**Challenge:** Turn the rows from the line with "With respect to" through the end into a JSON list of strings, one string per line, both ends included and blank lines skipped. Leave the pictures out.

**Data shown:**
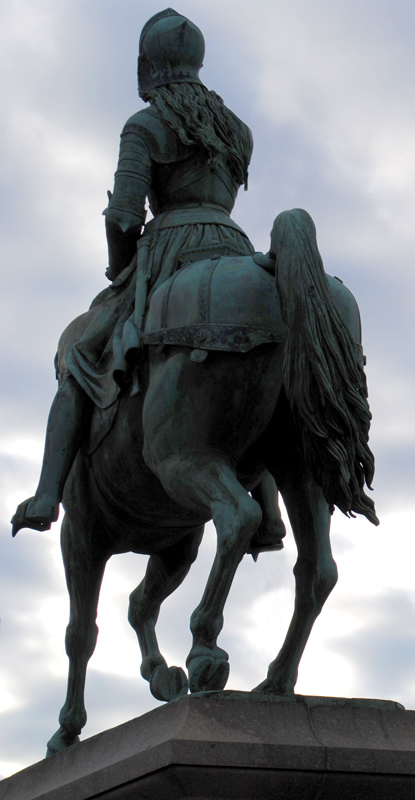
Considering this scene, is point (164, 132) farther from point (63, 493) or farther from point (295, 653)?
point (295, 653)

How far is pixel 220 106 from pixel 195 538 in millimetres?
2727

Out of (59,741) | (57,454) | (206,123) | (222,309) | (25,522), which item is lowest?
(59,741)

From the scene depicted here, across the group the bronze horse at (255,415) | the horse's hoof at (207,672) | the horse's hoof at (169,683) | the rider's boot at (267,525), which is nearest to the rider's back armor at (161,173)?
the bronze horse at (255,415)

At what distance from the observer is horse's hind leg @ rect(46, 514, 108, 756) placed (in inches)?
325

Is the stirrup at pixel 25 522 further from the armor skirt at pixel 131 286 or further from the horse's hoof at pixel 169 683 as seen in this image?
the horse's hoof at pixel 169 683

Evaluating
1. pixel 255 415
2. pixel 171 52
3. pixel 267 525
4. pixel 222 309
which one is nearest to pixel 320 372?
pixel 255 415

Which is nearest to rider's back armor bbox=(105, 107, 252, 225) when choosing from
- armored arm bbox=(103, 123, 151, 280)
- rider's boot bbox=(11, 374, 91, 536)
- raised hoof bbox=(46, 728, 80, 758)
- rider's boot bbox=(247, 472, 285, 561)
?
armored arm bbox=(103, 123, 151, 280)

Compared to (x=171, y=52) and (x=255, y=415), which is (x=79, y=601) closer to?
(x=255, y=415)

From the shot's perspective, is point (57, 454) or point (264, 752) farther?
point (57, 454)

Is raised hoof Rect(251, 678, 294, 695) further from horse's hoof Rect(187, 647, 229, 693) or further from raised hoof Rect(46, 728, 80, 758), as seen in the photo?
raised hoof Rect(46, 728, 80, 758)

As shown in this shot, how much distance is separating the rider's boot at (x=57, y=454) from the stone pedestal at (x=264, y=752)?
1706 mm

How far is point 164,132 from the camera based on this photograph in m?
8.11

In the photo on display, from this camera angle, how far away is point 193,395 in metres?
7.03

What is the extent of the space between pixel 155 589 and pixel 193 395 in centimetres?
222
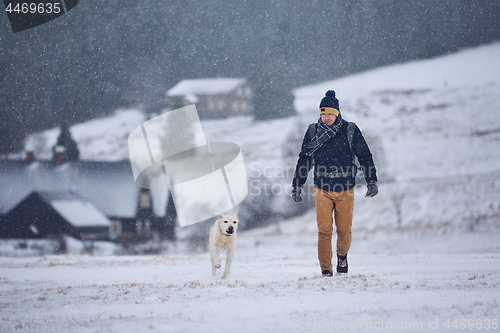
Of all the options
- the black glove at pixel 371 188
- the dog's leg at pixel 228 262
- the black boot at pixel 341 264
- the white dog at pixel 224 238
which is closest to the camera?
the black glove at pixel 371 188

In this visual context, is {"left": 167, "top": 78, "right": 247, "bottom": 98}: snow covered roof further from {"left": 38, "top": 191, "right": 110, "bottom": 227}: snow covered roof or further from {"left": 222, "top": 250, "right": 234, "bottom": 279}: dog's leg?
{"left": 222, "top": 250, "right": 234, "bottom": 279}: dog's leg

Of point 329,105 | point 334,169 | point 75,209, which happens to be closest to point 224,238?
point 334,169

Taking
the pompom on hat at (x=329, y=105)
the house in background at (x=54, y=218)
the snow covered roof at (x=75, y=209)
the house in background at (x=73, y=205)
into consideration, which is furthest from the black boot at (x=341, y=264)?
the snow covered roof at (x=75, y=209)

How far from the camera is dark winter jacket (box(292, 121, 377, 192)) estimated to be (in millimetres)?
8141

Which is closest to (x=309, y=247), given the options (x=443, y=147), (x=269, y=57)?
(x=269, y=57)

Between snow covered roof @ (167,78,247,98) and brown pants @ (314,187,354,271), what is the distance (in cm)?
2579

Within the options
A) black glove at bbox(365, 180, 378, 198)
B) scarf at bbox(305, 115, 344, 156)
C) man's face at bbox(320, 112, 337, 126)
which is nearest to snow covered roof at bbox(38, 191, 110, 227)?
scarf at bbox(305, 115, 344, 156)

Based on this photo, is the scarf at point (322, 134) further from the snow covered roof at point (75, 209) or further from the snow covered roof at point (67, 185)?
the snow covered roof at point (67, 185)

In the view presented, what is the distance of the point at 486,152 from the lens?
1534 inches

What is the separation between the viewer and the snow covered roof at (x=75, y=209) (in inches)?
1173

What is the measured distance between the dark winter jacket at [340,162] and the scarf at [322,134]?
89mm

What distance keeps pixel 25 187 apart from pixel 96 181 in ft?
13.4

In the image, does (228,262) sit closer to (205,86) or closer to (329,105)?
(329,105)

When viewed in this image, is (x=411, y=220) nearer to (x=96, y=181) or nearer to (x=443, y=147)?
(x=443, y=147)
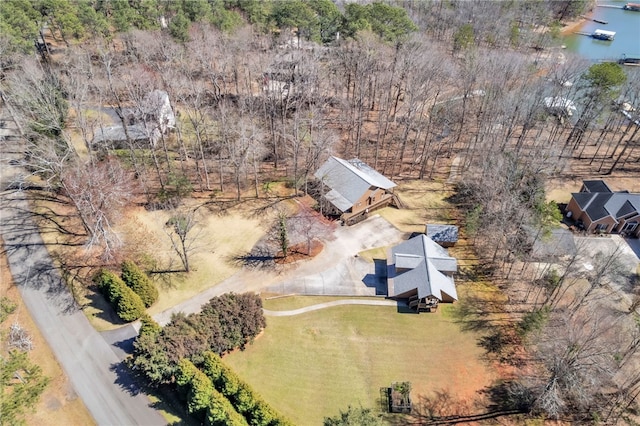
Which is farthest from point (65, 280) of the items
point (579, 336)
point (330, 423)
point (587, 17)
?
point (587, 17)

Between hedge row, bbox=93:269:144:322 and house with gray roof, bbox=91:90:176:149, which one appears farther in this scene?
house with gray roof, bbox=91:90:176:149

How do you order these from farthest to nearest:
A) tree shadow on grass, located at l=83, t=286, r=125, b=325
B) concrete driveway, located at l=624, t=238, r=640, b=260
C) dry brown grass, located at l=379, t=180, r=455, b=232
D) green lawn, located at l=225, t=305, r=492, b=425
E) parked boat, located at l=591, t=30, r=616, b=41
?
1. parked boat, located at l=591, t=30, r=616, b=41
2. dry brown grass, located at l=379, t=180, r=455, b=232
3. concrete driveway, located at l=624, t=238, r=640, b=260
4. tree shadow on grass, located at l=83, t=286, r=125, b=325
5. green lawn, located at l=225, t=305, r=492, b=425

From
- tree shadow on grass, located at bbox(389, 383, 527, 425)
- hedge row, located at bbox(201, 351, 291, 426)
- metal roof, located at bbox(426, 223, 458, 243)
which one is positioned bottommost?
tree shadow on grass, located at bbox(389, 383, 527, 425)

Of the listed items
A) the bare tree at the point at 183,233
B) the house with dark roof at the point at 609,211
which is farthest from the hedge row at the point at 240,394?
the house with dark roof at the point at 609,211

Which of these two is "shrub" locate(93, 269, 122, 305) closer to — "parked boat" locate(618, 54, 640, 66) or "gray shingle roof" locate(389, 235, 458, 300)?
"gray shingle roof" locate(389, 235, 458, 300)

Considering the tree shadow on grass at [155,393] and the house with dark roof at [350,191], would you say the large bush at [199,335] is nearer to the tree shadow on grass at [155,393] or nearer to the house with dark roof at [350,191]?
the tree shadow on grass at [155,393]

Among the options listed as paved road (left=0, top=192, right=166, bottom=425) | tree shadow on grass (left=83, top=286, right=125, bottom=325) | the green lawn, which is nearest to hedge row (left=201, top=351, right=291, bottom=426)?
the green lawn

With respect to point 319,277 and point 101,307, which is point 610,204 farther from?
point 101,307
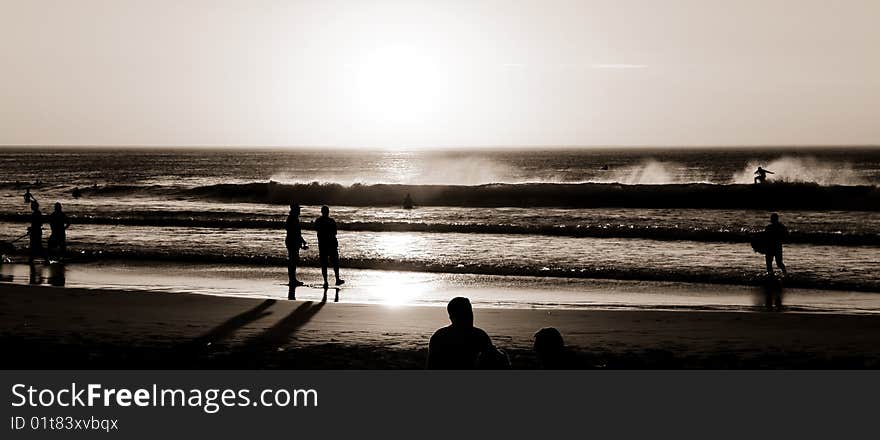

**Final answer:**
[
  "With respect to point 319,277 and point 101,307, which is point 610,204 farther from?",
  "point 101,307"
]